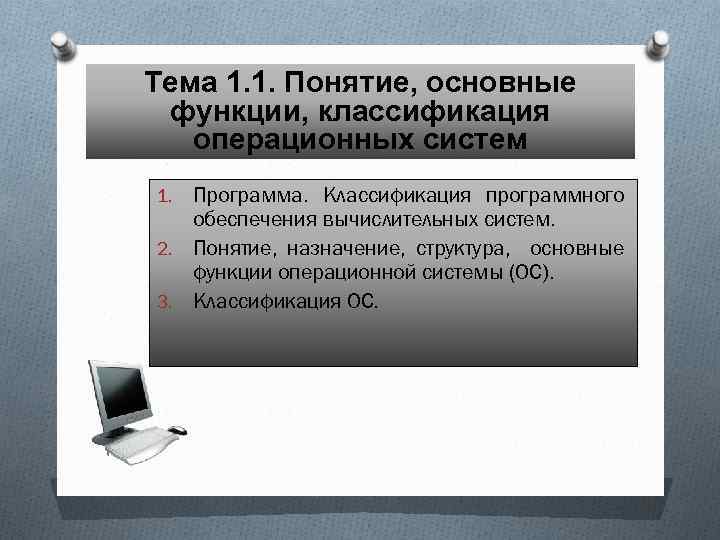 Тема 1.1. Понятие, основные функции, классификация операционных систем

1. Программа. Классификация программного обеспечения вычислительных систем.
2. Понятие, назначение, структура, основные функции операционной системы (ОС).
3. Классификация ОС.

------------

* _ABOUT THIS TASK_: Copy out the whole listing exactly, and don't carry over any pictures.

* _OUTPUT FOR THIS EXERCISE_:
 Тема 1.1. Понятие, основные функции, классификация операционных систем

1. Программа. Классификация программного обеспечения вычислительных систем.
2. Понятие, назначение, структура, основные функции операционной системы (ОС).
3. Классификация ОС.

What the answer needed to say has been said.